**REQUIREMENT:** Render the material as a Markdown table with the columns Row and Line, starting at the line that contains "From the image" and ending at the last line of the material. Include one numbered row per line and leave out blank lines.

───── INFORMATION SHOWN ─────

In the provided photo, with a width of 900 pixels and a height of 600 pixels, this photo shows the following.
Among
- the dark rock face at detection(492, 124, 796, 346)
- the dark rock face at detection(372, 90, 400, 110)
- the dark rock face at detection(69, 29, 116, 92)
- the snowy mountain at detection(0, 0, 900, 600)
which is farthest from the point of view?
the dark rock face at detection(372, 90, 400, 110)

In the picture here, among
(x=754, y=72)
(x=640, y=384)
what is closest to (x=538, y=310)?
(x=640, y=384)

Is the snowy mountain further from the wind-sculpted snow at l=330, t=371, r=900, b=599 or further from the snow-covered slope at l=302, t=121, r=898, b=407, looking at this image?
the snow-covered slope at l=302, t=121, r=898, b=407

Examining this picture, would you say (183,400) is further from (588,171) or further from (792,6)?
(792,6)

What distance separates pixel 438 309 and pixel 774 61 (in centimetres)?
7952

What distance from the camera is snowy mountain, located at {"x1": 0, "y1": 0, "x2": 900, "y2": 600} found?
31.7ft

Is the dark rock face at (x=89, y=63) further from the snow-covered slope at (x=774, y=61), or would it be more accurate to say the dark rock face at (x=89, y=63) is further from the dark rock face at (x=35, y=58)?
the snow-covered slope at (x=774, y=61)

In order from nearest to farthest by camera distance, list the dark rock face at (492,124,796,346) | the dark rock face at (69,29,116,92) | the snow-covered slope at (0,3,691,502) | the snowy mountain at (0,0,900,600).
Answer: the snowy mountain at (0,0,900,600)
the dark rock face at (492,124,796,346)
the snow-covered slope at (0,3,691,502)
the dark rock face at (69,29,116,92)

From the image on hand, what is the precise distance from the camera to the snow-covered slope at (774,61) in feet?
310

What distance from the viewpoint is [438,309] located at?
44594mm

─────

**EXERCISE SOLUTION:**
| Row | Line |
|---|---|
| 1 | From the image on hand, what is the precise distance from the camera to the snow-covered slope at (774,61) in feet? |
| 2 | 310 |
| 3 | What distance from the viewpoint is [438,309] located at? |
| 4 | 44594mm |